• Task prompt
Reproduce word for word the portion of the article on international student caps between "The government will" and "number of students.", inclusive.
Start of Excerpt provided
Concerns swirl around Labor’s international student ‘soft caps’
Labor’s proposal to set ‘soft caps’ could lead to job losses, stakeholders warn, with the visa application fee for international students set to be doubled in Tuesday’s budget.
Labor’s proposal to set “soft caps” on international student numbers at each university and college will lead to job losses, could damage Australia’s reputation overseas and may reduce the number of foreign students in regional areas, according to stakeholders who are demanding more detail from the Albanese government.
In another blow to the international education industry, The Australian understands the government is expected to more than double the $710 visa application fee for international students in Tuesday’s budget.
The $710 fee, non-refundable if a visa is refused, is already more than twice the equivalent fee for students applying to study in the US and New Zealand, and more than four times as expensive as the Canadian fee.
The government will also announce a new review, a strategic examination of research and development, reporting to Industry and Science Minister Ed Husic.
As consultation on the student caps, designed to halve the net migration intake to 250,000, began on Monday, tertiary education providers cautioned against a January 1 start date given the extensive talks that will be required to achieve the provider-by-provider agreements.
A university will be able to enrol additional students above the cap if it establishes new student accommodation for domestic and international students, with the provider having to give a commitment to the government it will be able to accommodate a certain number of students.
The Coalition seized on the condition, saying it created a “perverse incentive” to build more accommodation for foreign students “rather than put Australians first”, while the Greens lashed the “shortsighted and heavy-handed” caps proposal and “extraordinary powers” handed to the education minister to set university enrolment levels.
University of Sydney vice-chancellor Mark Scott said the changes may have “unintended consequences that could harm the broader sector and Australia’s reputation internationally”, and urged the government to carefully weigh the pros and cons of caps.
End of Excerpt provided
Start of Record extracts
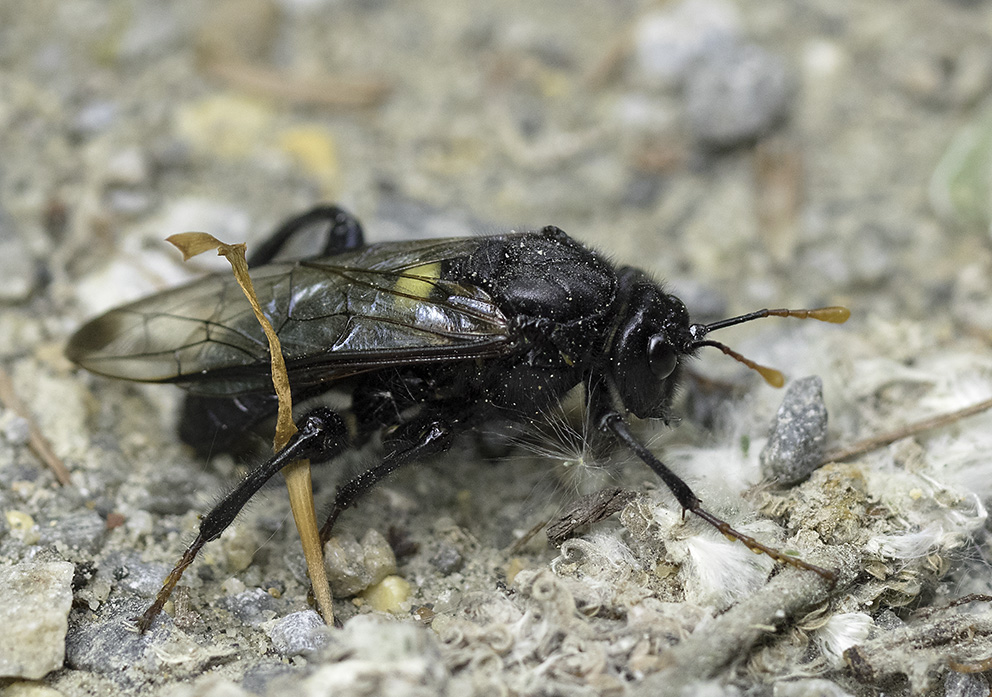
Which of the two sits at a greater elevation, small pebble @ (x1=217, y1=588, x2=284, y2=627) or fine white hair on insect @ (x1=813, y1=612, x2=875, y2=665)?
small pebble @ (x1=217, y1=588, x2=284, y2=627)

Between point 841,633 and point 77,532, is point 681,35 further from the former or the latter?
point 77,532

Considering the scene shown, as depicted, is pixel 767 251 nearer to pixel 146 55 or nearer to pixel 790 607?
pixel 790 607

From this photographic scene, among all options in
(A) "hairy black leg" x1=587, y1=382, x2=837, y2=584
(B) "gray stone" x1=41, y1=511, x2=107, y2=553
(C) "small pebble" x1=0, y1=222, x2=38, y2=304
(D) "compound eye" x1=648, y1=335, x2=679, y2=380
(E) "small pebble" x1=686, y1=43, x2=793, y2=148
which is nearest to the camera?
(A) "hairy black leg" x1=587, y1=382, x2=837, y2=584

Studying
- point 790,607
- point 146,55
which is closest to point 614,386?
point 790,607

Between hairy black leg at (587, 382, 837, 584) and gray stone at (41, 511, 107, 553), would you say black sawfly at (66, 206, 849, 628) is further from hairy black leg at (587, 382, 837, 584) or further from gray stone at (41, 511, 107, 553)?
gray stone at (41, 511, 107, 553)

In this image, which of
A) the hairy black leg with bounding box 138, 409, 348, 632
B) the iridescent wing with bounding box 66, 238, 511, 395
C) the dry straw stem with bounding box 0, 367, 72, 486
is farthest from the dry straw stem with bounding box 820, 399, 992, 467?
the dry straw stem with bounding box 0, 367, 72, 486

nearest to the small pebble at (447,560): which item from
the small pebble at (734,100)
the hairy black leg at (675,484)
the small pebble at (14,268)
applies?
the hairy black leg at (675,484)
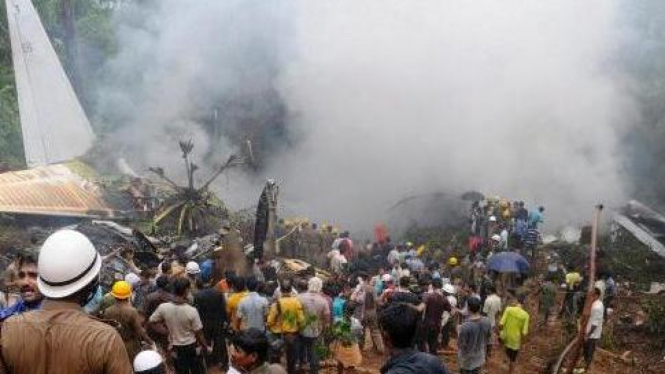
End of Record extracts
• Exercise solution
The government will also announce a new review, a strategic examination of research and development, reporting to Industry and Science Minister Ed Husic.
As consultation on the student caps, designed to halve the net migration intake to 250,000, began on Monday, tertiary education providers cautioned against a January 1 start date given the extensive talks that will be required to achieve the provider-by-provider agreements.
A university will be able to enrol additional students above the cap if it establishes new student accommodation for domestic and international students, with the provider having to give a commitment to the government it will be able to accommodate a certain number of students.